[PATCH drm-next v3 11/15] drm/nouveau: fence: fail to emit when fence context is killed

From: Danilo Krummrich
Date: Mon Apr 03 2023 - 21:30:29 EST


The new VM_BIND UAPI implementation introduced in subsequent commits
will allow asynchronous jobs processing push buffers and emitting
fences.

If a fence context is killed, e.g. due to a channel fault, jobs which
are already queued for execution might still emit new fences. In such a
case a job would hang forever.

To fix that, fail to emit a new fence on a killed fence context with
-ENODEV to unblock the job.

Signed-off-by: Danilo Krummrich <dakr@xxxxxxxxxx>
---
drivers/gpu/drm/nouveau/nouveau_fence.c | 7 +++++++
drivers/gpu/drm/nouveau/nouveau_fence.h | 2 +-
2 files changed, 8 insertions(+), 1 deletion(-)
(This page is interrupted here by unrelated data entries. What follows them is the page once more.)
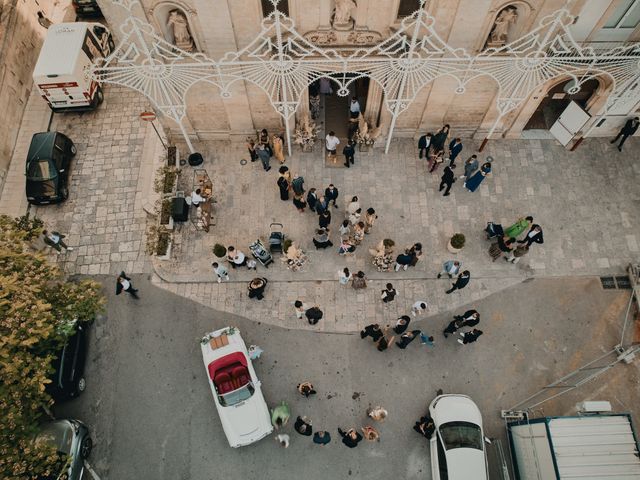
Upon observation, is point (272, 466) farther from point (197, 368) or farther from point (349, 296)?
point (349, 296)

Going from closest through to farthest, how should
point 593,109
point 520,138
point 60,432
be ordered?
point 60,432, point 593,109, point 520,138

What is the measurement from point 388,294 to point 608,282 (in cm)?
790

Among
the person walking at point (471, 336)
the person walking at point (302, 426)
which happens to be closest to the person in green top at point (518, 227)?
→ the person walking at point (471, 336)

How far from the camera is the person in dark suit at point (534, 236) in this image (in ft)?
48.3

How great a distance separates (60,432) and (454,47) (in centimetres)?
1630

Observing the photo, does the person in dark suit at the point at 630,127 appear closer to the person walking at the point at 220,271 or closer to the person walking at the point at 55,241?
the person walking at the point at 220,271

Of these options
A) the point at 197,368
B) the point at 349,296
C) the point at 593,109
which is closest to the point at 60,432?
the point at 197,368

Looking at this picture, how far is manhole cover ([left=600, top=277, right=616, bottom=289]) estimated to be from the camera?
1567 centimetres

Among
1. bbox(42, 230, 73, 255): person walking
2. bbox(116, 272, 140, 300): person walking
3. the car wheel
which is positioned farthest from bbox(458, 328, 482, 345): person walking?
bbox(42, 230, 73, 255): person walking

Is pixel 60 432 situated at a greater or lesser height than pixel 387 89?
lesser

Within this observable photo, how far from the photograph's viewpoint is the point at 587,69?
14.0 m

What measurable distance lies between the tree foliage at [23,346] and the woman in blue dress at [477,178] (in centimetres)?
1355

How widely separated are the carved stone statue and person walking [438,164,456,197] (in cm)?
581

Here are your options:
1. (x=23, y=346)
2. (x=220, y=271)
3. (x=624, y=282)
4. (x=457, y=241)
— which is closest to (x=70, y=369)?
(x=23, y=346)
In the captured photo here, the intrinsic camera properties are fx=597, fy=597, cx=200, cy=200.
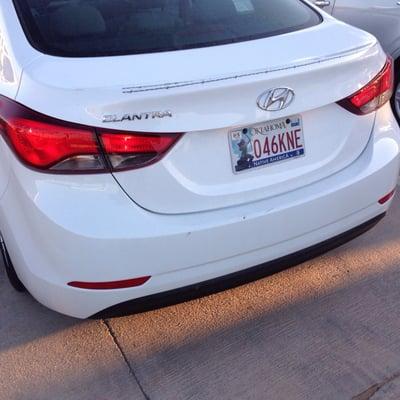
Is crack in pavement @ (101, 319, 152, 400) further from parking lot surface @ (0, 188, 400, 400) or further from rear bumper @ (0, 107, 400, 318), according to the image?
rear bumper @ (0, 107, 400, 318)

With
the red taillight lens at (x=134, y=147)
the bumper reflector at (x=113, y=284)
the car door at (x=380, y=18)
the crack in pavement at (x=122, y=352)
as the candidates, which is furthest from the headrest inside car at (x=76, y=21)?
the car door at (x=380, y=18)

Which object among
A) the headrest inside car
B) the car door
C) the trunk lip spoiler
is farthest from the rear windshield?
the car door

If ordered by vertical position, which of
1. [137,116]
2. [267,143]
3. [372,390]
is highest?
[137,116]

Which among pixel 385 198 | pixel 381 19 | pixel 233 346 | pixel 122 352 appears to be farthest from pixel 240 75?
pixel 381 19

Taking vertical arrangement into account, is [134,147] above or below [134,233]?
above

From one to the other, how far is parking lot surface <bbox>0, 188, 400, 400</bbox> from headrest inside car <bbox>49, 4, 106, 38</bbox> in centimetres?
133

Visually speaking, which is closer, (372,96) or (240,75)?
(240,75)

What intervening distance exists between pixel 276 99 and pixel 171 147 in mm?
443

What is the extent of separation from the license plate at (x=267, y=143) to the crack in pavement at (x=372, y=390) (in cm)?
100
diff --git a/drivers/gpu/drm/nouveau/nouveau_fence.c b/drivers/gpu/drm/nouveau/nouveau_fence.c
index e946408f945b..77c739a55b19 100644
--- a/drivers/gpu/drm/nouveau/nouveau_fence.c
+++ b/drivers/gpu/drm/nouveau/nouveau_fence.c
@@ -96,6 +96,7 @@ nouveau_fence_context_kill(struct nouveau_fence_chan *fctx, int error)
if (nouveau_fence_signal(fence))
nvif_event_block(&fctx->event);
}
+ fctx->killed = 1;
spin_unlock_irqrestore(&fctx->lock, flags);
}

@@ -229,6 +230,12 @@ nouveau_fence_emit(struct nouveau_fence *fence, struct nouveau_channel *chan)
dma_fence_get(&fence->base);
spin_lock_irq(&fctx->lock);

+ if (unlikely(fctx->killed)) {
+ spin_unlock_irq(&fctx->lock);
+ dma_fence_put(&fence->base);
+ return -ENODEV;
+ }
+
if (nouveau_fence_update(chan, fctx))
nvif_event_block(&fctx->event);

diff --git a/drivers/gpu/drm/nouveau/nouveau_fence.h b/drivers/gpu/drm/nouveau/nouveau_fence.h
index 7c73c7c9834a..2c72d96ef17d 100644
--- a/drivers/gpu/drm/nouveau/nouveau_fence.h
+++ b/drivers/gpu/drm/nouveau/nouveau_fence.h
@@ -44,7 +44,7 @@ struct nouveau_fence_chan {
char name[32];

struct nvif_event event;
- int notify_ref, dead;
+ int notify_ref, dead, killed;
};

struct nouveau_fence_priv {
--
2.39.2